==== SELECTED TEXT ====

Guard is a new site built entirely by Javi Rameerez, a one-man-band developer and designer out of Madrid. It presents the apps you know, like Tinder, Netflix, and Instagram, with simple grades rating their privacy. Tap into any of the grades, and you’ll see the criteria: the worst bit of their privacy policy is pulled up for you, in big block letters backed by a cool blue gradient. This is anything but small print at the bottom of a contract; these words are designed to be looked at.

[Screenshot: Useguard]

In the case of Twitter, the concerning excerpt is, “your information may be sold or transferred as part of that transaction” (in reference to selling, merging, or reorganizing the company). In other words, if Twitter is desperate, your personal data is up for a fire sale! In the case of Instagram, the site highlights the passage, “Instagram cannot ensure the security of any information you transmit to Instagram or guarantee that information on the Service may not be accessed, disclosed, altered, or destroyed. Please do your part to help us.” Translation: What’s Facebook, a technology company or something? It’s on you to make sure you say nothing on the service that can be one day be used against you!

====

**WRITTEN TASK A**
Answer these questions using the text about the Guard site:
(i) Where is the developer and designer who built Guard based?
(ii) What background are the big block letters shown on?
(iii) In the Twitter excerpt, what company actions does the phrase about selling or transferring information refer to?
**WRITTEN TASK B**
Reproduce word for word the stretch of the text about the Guard site from "[Screenshot: Useguard]" through "used against you!".

==== DATA PROVIDED ====

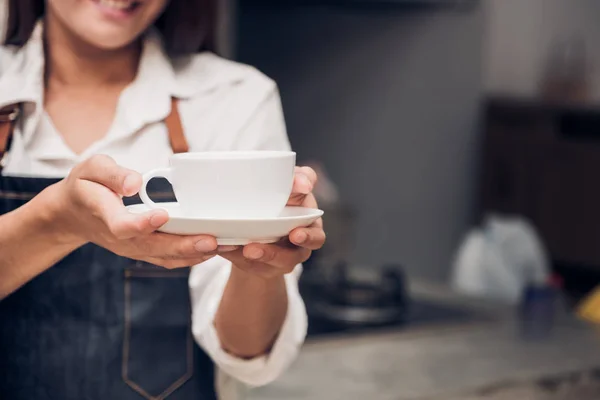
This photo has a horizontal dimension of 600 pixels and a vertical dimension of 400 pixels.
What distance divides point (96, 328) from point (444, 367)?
741 millimetres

====

**TASK RESULT A**
(i) Madrid
(ii) A cool blue gradient
(iii) Selling, merging, or reorganizing the company

**TASK RESULT B**
[Screenshot: Useguard]

In the case of Twitter, the concerning excerpt is, “your information may be sold or transferred as part of that transaction” (in reference to selling, merging, or reorganizing the company). In other words, if Twitter is desperate, your personal data is up for a fire sale! In the case of Instagram, the site highlights the passage, “Instagram cannot ensure the security of any information you transmit to Instagram or guarantee that information on the Service may not be accessed, disclosed, altered, or destroyed. Please do your part to help us.” Translation: What’s Facebook, a technology company or something? It’s on you to make sure you say nothing on the service that can be one day be used against you!